Today is a special day for Epycure.
We are very proud to present the very first episode of our podcast, Le Club Bonheur with neuroscientist, Emilie Steinbach.
Emilie has a degree in Neurosciences and Neuropsychology, with a specialization in “Neuro-Nutrition”. Today, she continues her academic career in the field of nutrition and intestinal microbiota. Alongside her passion for scientific research, Emilie launched “Feed Your Brain”; a project through which young scientists share their passion with the general public via social networks in a popular way on subjects linked to the human body, health or even the brain. We'll give you a link to his Instagram account, right here: @feedingmybrain
In this episode, we talk to you more specifically about the impact of our nutrition and our pace of life on our moods.
During this period of confinement, which can be particularly anxiety-provoking for many people, Emilie shares with us her techniques to adopt to soften our moods and our anxieties:
- Maintain a living environment while respecting your usual rhythms;
- Find tips for setting new goals;
- Get up and go to bed at the same time to get better sleep
Good quality: room at 18.5° and a good quantity: between 8 a.m. and 9 a.m.;
- Doing things that make us feel good (meditation, gardening, walking) and taking care of ourselves (cooking good meals).
On the nutrition side, Emilie explains to us that it has an impact on moods via the intestinal microbiota. She insists on the fact that eating should be a moment of pleasure, a moment of sharing with family or friends. It is important not to approach nutrition in a guilty way.
On the menu, the foods to favor to boost your morale: vegetables, fruits, oilseeds, fish, spices, herbs. The bacteria that live in the gut love fiber. Eating everything is the key to a good diet. Moreover, in this episode, Emilie challenges us to eat 20 to 30 foods every week. So vary the tastes, diversify the colors and thus stimulate your happy hormones!
Avoid industrial, ultra-processed foods and empty calories: foods with a lot of calories and few nutrients (sodas, prepared meals, etc.) to avoid feeling sluggish. During this podcast, we also discuss the subject of the famous “pump” after certain festive meals; very fatty, very sugary, very high-calorie meals. These require a lot of effort to digest and greatly increase thermogenesis (increase in body temperature). Alcohol increases the level of a neurotransmitter: gaba (main inhibitor of brain activity) and makes you less responsive to activity.
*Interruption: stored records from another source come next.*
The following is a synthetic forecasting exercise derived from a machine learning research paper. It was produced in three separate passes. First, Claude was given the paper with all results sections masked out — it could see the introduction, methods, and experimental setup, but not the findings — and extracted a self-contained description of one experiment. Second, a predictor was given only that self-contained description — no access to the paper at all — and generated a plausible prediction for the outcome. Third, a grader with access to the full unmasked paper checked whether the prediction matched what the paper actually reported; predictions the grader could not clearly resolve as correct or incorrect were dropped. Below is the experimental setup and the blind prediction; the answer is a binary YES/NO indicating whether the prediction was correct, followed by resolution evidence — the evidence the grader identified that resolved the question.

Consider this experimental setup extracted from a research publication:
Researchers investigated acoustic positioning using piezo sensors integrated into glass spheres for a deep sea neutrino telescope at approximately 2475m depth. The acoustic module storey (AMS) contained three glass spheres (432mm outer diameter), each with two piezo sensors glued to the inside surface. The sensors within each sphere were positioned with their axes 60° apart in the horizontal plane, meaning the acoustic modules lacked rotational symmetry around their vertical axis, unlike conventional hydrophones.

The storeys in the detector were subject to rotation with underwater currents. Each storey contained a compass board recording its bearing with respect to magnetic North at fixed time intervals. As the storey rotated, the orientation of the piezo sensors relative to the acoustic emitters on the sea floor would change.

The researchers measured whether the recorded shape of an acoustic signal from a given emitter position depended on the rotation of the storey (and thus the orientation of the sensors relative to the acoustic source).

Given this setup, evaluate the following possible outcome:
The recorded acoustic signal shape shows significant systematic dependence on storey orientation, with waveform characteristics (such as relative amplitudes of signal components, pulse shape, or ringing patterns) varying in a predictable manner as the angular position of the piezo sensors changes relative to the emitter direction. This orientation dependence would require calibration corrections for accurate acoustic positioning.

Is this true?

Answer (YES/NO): YES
Today, being isolated can become a source of stress; it is a healthy, survival reaction of the body. However, chronic, long-term stress can have harmful effects on health (digestion problems, depressive syndrome).
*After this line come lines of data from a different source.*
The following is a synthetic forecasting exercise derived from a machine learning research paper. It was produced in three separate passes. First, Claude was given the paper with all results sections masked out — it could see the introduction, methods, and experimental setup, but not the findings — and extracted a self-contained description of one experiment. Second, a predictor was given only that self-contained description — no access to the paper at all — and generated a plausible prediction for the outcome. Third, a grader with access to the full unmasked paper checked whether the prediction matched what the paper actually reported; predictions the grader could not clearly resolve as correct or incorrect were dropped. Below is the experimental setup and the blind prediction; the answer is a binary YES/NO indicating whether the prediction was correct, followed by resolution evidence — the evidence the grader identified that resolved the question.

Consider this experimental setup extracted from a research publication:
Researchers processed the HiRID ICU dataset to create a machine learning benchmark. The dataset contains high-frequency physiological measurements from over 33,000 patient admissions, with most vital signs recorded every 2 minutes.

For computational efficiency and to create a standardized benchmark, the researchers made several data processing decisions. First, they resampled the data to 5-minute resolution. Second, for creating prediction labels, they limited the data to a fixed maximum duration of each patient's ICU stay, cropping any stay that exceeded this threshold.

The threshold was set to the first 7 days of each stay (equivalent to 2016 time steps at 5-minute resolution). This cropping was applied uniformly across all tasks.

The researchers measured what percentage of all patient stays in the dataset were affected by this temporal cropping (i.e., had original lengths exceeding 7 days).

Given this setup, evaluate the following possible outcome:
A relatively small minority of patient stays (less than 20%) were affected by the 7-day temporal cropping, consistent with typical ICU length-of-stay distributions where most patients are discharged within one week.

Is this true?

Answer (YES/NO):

In a very representative way, Emilie explains to us how stress works in our brain. In summary, our body is governed by two autonomic nervous systems:
The sympathetic system , which prepares the body for action and which most of the time results in an acceleration of the heart rate;
- The parasympathetic system , which stimulated by calm and relaxation, promotes relaxation and regeneration;
Overstimulation of one system causes the other to weaken. Nowadays, the sympathetic system is overused, which puts us in a state of permanent stress, with muscular tension, insomnia, anxiety. This is why it is important to find a fair balance between the two! To do this, remember our neuroscientist's three pillars for good health: sleep, nutrition and physical activity.
To finish, here are Emilie's answers to our “ Tonic Quiz ” (quick questions - quick answers):
- A book to recommend : “Why we sleep”, by Matthew Walker
- A food to always have in your fridge : Dark chocolate
- The ideal breakfast : A slice of wholemeal bread with crushed avocado
- An activity to relax : Get outside and contemplate
- An anti-stress tip : Breathe 3x a day for 5 minutes
- One last tip: laugh a lot
This is an episode to take care of yourself!
We count on you to give us feedback on social networks. Tell us what you thought about it.